Science >> Wetenschap >  >> Chemie

Hoe verhouden hydroxide- en waterstofionen zich tot zuren?

Hier is een uitsplitsing van hoe hydroxide en waterstofionen zich verhouden tot zuren en basen:

zuren:

* Doe waterstofionen (H+) vrij in oplossing: Zuren zijn stoffen die de concentratie van waterstofionen (H+) verhogen wanneer het in water wordt opgelost.

* Voorbeelden: Zoutzuur (HCL), zwavelzuur (h₂so₄), citroenzuur (gevonden in citrusvruchten).

Bases:

* Hydroxide-ionen vrijgeven (OH-) in oplossing: Bases zijn stoffen die de concentratie van hydroxide-ionen (OH-) verhogen wanneer het in water is opgelost.

* Voorbeelden: Natriumhydroxide (NaOH), kaliumhydroxide (KOH), ammoniak (NH₃).

De relatie:

* neutralisatie: Wanneer een zuur en een basis reageren, neutraliseren ze elkaar.
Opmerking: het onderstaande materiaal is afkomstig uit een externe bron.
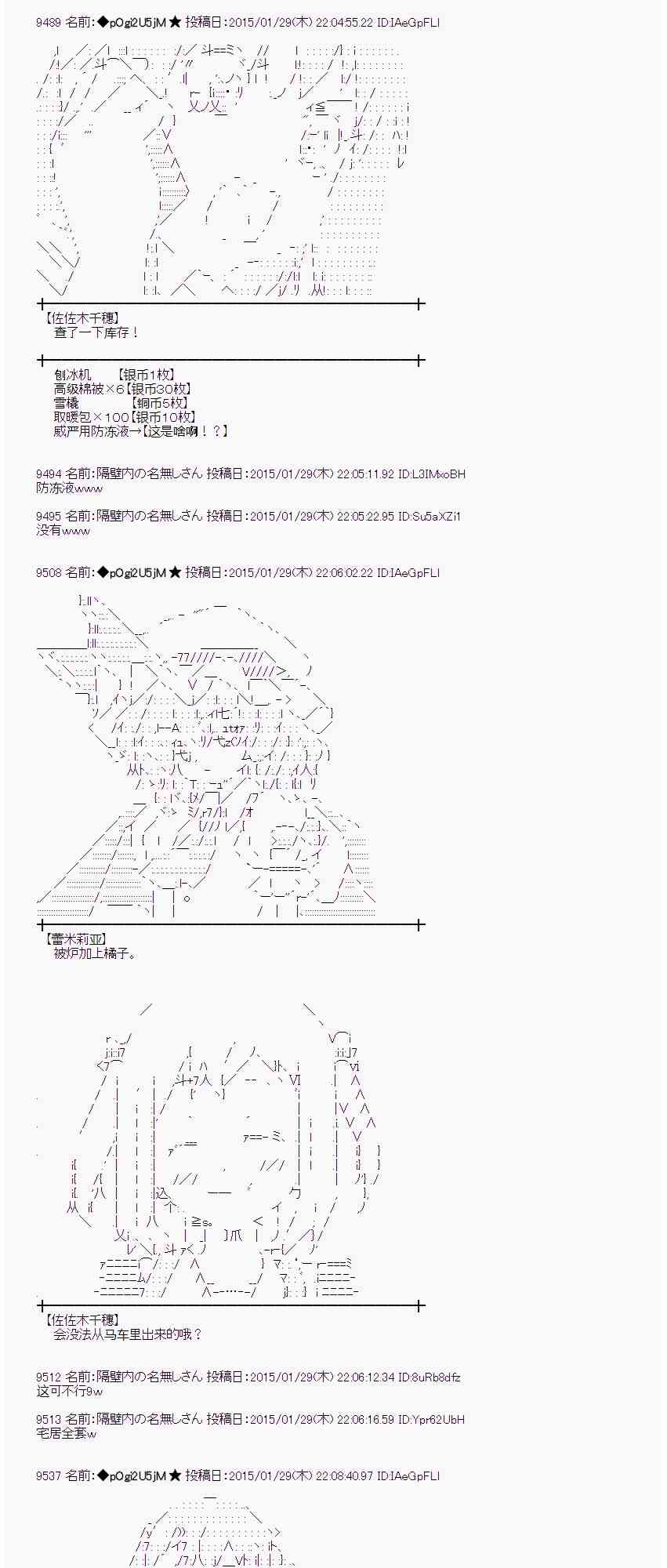 蕾米莉亚似乎在环游世界韩漫全集-44话无删减无遮挡章节图片 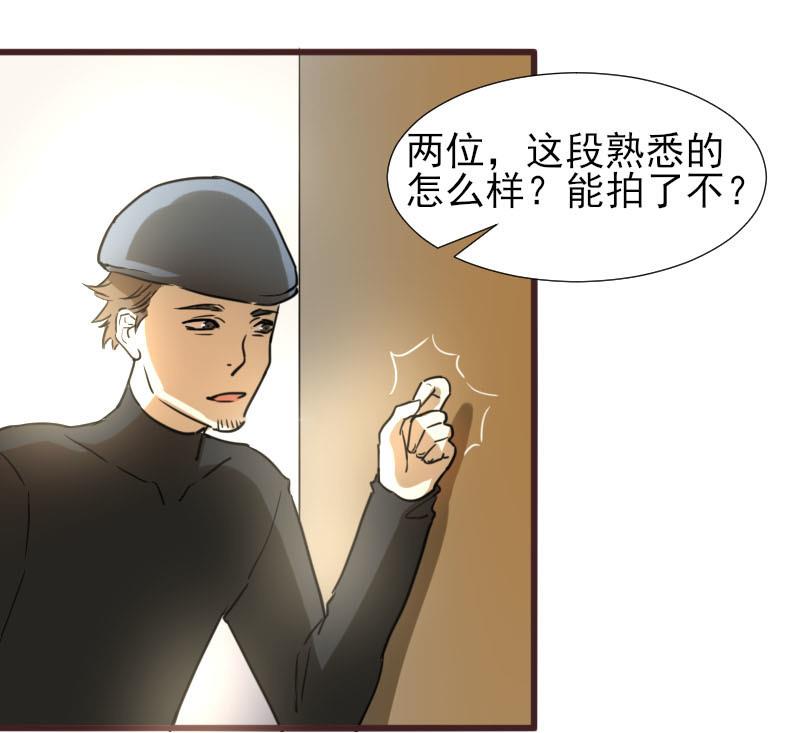 第25话 醋意与往事2 221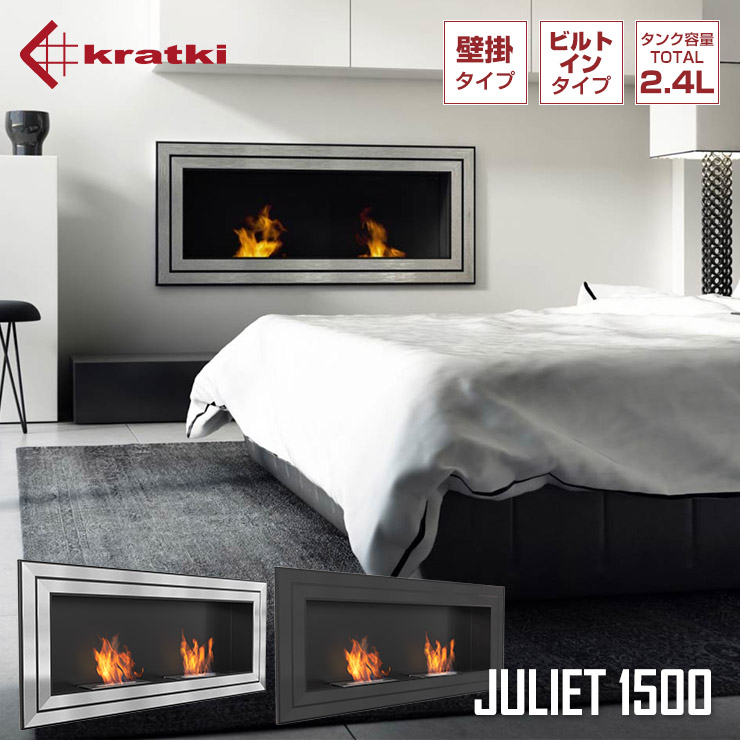 楽天市場】JULIET 1500 ジュリエット ヨーロッパ製 バイオエタノール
Deze reactie vormt water (h₂o) en een zout.

* Vergelijking: Zuur (h +) + base (oh-) → water (h₂o) + zout

* pH -schaal: De concentratie van waterstofionen en hydroxide -ionen bepaalt de pH van een oplossing.
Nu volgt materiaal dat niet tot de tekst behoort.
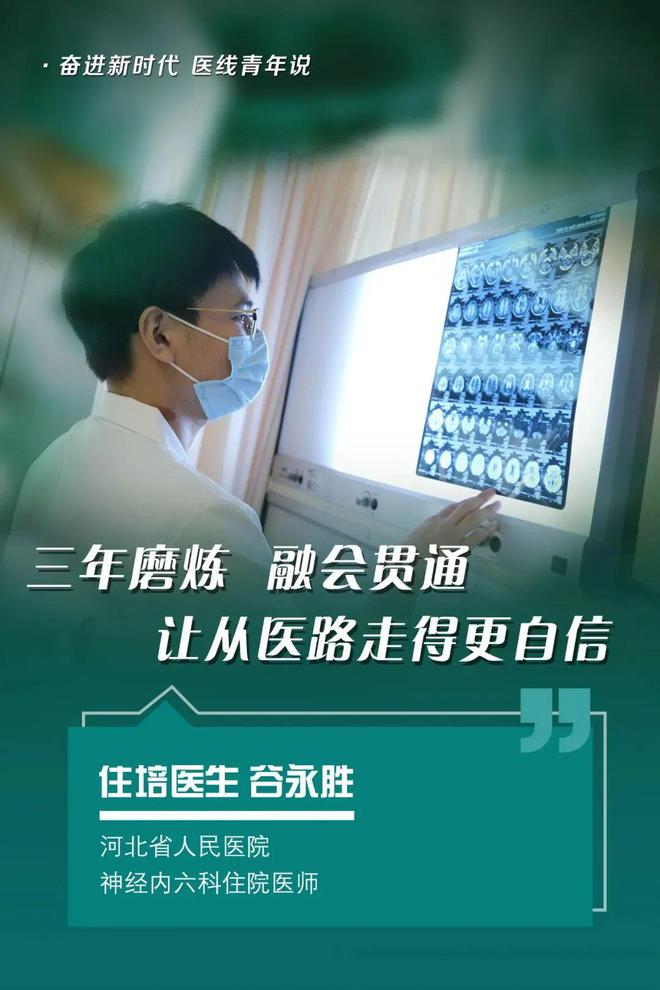 内科岗位职责怎么写模板_如何成功走上内科岗位_内科工作岗位职责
* zure oplossingen: Hebben een hogere concentratie van H+ -ionen, wat resulteert in een pH onder de 7.

* Basisoplossingen: Hebben een hogere concentratie OH-ionen, wat resulteert in een pH boven 7.

* Neutrale oplossingen: Hebben gelijke concentraties van H+ en OH-ionen, wat resulteert in een pH van 7.

Samenvattend:

Hydroxide-ionen (OH-) zijn kenmerkend voor basen, terwijl waterstofionen (H+) kenmerkend zijn voor zuren. Hun interactie leidt tot neutralisatiereacties en bepaalt de pH van een oplossing.